Work required: Write out the passage on the Rio de Janeiro football leagues word for word, from start to finish.

=== Excerpt to read ===

In 1917, several accusations of bribery caused LMSA to rebrand as Liga Metropolitana de Desportos Terrestres (Terrestrial Sports Metropolitan League) (LMDT). Fluminense won the competition of that year.

On 1 March 1924, a second league split occurred, and Associação Metropolitana de Esportes Athleticos (Athletic Sports Metropolitan Association) was founded. AMEA, founded by the "aristocratic" clubs Flamengo, Fluminense, Botafogo and America, with restrictions on its blacks and lower class citizens to their members. The Confederação Brasileira de Desportos (CBD - Brazilian Sports Confederation) remained with AMEA recognising it as the official league of Rio de Janeiro from 1924 on, and disassociating with LMDT. AMEA's competition was won by Fluminense. LMDT's (The league was nicknamed Liga Barbante) (String League) competition was won by Vasco da Gama, the only significant club that remained on the old league. In 1925, AMEA rescinded its racial conditions and Vasco left LMDT, while LMDT continued with its minor clubs. Years later, the LMDT championship of 1924 was considered official - but not the following LMDT championships.

=== Extracted material ===

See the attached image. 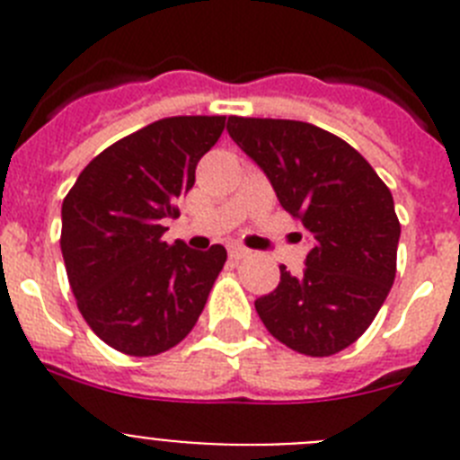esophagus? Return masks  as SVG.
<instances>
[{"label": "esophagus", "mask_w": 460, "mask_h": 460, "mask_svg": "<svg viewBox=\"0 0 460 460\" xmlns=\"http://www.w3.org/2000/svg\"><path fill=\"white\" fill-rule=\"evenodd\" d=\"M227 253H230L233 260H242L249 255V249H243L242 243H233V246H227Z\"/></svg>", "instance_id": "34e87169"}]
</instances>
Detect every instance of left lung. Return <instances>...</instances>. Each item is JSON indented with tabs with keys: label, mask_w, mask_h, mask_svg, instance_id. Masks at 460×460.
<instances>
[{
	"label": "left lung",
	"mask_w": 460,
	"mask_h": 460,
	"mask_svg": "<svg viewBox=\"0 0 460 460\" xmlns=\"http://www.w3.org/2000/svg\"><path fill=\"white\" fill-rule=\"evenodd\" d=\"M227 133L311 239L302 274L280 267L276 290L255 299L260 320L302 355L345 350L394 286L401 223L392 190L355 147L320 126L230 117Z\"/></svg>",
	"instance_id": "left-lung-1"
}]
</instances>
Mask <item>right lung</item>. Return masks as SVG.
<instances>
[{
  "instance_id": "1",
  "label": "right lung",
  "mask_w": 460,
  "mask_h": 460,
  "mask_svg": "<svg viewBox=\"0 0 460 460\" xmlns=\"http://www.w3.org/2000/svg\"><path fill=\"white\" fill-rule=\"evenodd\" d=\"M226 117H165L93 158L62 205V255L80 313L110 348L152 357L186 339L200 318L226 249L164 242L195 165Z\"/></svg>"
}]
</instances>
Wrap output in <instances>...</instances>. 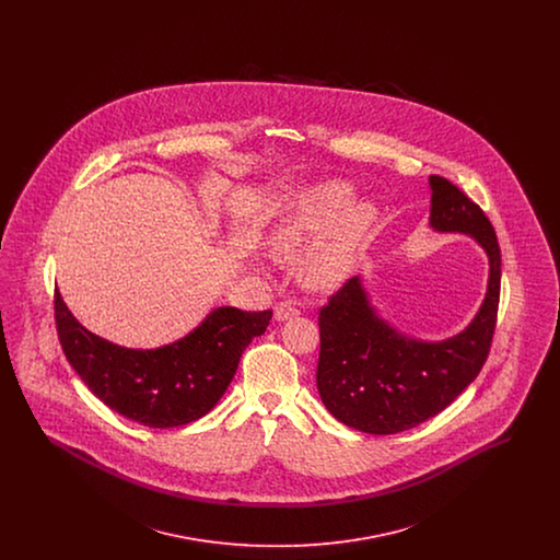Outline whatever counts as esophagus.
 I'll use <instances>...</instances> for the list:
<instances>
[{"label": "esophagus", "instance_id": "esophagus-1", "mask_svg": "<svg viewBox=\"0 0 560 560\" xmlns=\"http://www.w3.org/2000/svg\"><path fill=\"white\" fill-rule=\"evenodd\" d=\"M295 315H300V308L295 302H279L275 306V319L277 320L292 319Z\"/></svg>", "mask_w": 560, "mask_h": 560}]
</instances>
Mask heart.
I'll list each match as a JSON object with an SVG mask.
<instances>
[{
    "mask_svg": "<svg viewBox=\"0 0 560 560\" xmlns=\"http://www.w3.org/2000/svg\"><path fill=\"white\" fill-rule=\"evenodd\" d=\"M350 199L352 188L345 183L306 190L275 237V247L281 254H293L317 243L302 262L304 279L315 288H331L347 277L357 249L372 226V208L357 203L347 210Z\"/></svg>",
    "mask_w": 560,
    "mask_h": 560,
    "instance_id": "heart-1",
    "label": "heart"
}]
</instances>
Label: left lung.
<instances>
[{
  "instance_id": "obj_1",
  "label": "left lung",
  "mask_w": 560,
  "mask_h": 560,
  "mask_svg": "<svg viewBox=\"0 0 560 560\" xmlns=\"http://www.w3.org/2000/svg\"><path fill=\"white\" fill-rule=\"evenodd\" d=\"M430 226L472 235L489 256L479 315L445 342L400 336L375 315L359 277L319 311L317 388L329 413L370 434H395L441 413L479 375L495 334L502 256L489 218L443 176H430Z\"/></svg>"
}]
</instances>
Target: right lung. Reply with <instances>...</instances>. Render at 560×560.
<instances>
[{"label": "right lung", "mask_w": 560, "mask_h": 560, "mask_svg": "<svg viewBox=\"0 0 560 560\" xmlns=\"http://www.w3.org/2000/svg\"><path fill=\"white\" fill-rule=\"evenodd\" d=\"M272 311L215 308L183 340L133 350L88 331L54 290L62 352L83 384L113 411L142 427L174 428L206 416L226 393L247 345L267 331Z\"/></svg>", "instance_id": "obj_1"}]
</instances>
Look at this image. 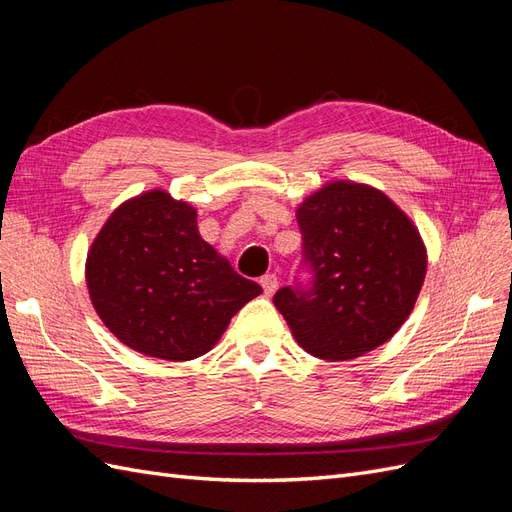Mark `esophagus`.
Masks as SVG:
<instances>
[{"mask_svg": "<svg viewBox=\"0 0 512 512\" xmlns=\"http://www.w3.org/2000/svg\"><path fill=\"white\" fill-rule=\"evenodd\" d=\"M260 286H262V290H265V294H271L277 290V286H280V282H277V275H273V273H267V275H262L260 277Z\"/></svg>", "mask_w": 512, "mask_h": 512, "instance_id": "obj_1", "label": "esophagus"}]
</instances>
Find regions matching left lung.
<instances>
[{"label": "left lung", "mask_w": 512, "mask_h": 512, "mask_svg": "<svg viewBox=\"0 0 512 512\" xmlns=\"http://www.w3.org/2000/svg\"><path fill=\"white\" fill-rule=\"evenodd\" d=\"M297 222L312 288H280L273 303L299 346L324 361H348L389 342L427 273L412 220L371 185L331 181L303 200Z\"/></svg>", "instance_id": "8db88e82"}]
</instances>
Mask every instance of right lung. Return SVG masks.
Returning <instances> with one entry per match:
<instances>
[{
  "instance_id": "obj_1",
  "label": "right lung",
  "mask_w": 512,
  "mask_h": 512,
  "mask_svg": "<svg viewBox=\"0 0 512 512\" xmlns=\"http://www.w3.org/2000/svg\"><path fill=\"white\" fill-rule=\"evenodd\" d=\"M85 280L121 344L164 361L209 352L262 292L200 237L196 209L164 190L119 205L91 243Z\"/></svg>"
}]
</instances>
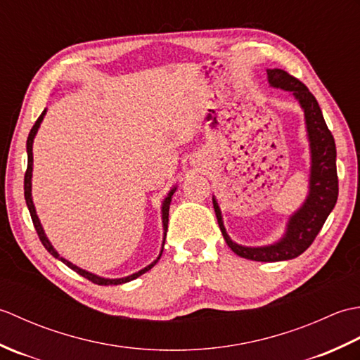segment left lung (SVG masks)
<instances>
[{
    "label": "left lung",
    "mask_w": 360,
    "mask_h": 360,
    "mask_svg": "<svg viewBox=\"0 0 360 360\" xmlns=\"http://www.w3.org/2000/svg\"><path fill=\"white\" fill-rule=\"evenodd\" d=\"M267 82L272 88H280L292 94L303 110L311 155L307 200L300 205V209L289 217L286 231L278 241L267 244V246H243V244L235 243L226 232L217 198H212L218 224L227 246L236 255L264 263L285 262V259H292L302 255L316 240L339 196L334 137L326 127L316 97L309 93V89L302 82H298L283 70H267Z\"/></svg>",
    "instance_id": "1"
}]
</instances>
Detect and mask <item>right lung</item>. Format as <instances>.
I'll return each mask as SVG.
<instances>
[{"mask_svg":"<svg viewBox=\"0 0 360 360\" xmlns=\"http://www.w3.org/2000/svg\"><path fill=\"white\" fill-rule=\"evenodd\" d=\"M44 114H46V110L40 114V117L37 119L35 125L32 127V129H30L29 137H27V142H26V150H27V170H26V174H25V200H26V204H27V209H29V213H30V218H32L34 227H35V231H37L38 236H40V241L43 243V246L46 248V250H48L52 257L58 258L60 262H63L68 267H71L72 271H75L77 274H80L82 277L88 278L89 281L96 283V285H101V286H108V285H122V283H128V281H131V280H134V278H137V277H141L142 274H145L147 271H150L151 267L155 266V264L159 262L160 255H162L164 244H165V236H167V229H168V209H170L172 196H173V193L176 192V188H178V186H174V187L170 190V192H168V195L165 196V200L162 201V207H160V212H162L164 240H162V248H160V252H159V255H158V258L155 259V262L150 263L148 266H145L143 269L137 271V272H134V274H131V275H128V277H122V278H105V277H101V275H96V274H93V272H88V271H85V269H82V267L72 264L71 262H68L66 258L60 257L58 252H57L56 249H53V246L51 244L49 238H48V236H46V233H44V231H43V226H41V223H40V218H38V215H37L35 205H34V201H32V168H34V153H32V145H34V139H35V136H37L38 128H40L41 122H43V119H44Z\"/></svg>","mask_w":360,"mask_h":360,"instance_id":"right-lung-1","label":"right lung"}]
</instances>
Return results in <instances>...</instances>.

===
=== Extracted material ===

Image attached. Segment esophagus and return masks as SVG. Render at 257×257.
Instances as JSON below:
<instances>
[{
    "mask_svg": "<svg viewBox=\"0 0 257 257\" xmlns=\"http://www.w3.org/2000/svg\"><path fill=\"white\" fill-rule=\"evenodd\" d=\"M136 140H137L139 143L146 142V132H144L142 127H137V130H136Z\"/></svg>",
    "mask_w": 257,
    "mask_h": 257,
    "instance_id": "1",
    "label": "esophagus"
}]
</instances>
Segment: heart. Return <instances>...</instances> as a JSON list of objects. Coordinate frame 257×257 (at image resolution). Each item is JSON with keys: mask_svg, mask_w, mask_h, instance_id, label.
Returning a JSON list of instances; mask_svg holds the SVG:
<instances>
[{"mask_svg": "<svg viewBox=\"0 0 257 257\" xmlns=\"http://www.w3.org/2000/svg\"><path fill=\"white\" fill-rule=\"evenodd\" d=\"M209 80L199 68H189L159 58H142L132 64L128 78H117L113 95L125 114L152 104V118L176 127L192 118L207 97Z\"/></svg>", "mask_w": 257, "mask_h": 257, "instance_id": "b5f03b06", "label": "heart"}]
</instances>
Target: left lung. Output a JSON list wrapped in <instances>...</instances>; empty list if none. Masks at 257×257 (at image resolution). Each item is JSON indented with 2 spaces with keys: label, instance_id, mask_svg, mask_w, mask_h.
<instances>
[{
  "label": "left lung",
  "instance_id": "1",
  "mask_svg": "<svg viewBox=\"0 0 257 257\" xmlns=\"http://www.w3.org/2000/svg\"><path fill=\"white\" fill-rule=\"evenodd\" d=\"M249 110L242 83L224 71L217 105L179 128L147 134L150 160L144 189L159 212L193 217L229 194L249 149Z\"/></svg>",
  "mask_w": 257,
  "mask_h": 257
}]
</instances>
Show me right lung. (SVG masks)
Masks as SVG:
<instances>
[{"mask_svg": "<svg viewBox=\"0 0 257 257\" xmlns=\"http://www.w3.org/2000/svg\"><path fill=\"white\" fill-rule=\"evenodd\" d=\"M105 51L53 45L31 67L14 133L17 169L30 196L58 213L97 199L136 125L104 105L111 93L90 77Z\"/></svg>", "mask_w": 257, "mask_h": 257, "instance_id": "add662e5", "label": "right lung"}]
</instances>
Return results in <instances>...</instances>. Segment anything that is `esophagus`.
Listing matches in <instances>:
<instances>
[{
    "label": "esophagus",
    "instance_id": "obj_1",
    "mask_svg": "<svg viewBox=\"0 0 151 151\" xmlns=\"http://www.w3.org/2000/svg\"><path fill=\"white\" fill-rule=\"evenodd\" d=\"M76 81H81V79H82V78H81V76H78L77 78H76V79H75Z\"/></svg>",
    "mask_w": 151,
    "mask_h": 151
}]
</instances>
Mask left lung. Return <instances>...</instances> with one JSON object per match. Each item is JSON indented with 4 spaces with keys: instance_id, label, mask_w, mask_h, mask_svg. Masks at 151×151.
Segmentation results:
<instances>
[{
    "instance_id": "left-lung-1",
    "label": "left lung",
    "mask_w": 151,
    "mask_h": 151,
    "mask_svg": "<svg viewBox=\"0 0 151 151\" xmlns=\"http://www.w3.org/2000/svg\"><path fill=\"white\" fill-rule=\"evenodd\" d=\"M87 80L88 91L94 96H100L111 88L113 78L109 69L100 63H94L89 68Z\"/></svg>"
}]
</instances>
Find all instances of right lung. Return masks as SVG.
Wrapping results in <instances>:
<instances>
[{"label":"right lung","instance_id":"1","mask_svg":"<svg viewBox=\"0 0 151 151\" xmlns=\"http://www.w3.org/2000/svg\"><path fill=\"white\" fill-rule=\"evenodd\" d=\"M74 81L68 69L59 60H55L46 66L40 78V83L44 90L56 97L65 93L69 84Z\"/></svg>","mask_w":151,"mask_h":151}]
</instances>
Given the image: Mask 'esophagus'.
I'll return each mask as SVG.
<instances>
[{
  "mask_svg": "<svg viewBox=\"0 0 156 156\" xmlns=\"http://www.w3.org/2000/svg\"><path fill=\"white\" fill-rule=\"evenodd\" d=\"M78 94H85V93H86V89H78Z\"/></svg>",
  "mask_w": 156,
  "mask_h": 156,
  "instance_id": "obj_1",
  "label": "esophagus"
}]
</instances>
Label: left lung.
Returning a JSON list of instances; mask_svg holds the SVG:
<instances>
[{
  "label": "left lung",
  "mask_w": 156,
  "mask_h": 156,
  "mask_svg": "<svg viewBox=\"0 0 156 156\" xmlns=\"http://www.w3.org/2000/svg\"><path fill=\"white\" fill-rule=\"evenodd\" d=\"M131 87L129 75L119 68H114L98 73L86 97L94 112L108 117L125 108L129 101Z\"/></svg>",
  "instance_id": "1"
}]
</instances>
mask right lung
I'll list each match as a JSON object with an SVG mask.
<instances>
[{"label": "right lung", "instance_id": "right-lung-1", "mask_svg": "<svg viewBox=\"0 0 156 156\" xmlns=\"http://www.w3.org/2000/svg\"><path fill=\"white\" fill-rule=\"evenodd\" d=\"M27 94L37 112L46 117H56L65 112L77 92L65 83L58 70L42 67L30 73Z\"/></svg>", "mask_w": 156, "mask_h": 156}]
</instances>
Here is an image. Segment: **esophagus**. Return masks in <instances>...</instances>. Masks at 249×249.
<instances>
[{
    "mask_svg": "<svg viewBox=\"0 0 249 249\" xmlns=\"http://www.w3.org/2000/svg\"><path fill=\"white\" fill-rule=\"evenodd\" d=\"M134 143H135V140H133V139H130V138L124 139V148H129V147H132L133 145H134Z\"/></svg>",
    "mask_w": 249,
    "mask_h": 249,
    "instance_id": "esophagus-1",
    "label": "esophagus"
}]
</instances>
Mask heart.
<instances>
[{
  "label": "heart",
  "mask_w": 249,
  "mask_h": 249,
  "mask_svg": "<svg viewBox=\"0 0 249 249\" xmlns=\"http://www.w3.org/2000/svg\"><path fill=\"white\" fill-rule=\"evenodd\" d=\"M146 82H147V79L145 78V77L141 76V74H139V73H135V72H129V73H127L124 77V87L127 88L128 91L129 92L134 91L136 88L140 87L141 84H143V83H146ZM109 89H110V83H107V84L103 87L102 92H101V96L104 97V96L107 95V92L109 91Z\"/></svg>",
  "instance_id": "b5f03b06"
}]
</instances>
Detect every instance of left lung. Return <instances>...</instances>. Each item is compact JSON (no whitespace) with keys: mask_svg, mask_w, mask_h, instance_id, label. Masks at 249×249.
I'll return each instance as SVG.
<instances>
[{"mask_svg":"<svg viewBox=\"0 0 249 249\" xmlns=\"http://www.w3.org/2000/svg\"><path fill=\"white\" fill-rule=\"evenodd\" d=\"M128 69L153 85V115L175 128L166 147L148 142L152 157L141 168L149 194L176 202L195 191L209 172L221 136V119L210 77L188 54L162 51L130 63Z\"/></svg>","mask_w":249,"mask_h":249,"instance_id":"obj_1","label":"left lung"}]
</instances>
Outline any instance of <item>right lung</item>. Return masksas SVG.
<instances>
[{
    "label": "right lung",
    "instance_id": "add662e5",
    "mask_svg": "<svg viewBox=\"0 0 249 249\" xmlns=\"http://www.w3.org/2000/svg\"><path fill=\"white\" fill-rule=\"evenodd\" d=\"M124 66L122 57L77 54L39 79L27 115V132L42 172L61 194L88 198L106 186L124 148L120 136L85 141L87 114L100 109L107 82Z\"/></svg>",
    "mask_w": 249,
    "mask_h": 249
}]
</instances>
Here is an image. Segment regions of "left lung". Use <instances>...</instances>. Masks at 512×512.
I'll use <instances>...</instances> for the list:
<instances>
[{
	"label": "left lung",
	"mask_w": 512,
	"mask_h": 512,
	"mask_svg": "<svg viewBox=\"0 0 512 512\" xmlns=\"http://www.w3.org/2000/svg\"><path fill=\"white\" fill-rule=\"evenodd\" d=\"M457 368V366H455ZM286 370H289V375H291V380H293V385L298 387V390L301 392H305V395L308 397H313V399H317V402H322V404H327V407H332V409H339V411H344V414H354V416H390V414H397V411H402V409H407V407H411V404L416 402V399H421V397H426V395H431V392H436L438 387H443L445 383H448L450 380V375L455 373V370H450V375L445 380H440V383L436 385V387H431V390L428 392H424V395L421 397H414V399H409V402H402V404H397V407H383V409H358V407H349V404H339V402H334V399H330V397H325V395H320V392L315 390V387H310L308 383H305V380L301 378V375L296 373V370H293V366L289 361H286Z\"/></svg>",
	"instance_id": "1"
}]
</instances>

===

Solution to the exercise:
In 1917, several accusations of bribery caused LMSA to rebrand as Liga Metropolitana de Desportos Terrestres (Terrestrial Sports Metropolitan League) (LMDT). Fluminense won the competition of that year.

On 1 March 1924, a second league split occurred, and Associação Metropolitana de Esportes Athleticos (Athletic Sports Metropolitan Association) was founded. AMEA, founded by the "aristocratic" clubs Flamengo, Fluminense, Botafogo and America, with restrictions on its blacks and lower class citizens to their members. The Confederação Brasileira de Desportos (CBD - Brazilian Sports Confederation) remained with AMEA recognising it as the official league of Rio de Janeiro from 1924 on, and disassociating with LMDT. AMEA's competition was won by Fluminense. LMDT's (The league was nicknamed Liga Barbante) (String League) competition was won by Vasco da Gama, the only significant club that remained on the old league. In 1925, AMEA rescinded its racial conditions and Vasco left LMDT, while LMDT continued with its minor clubs. Years later, the LMDT championship of 1924 was considered official - but not the following LMDT championships.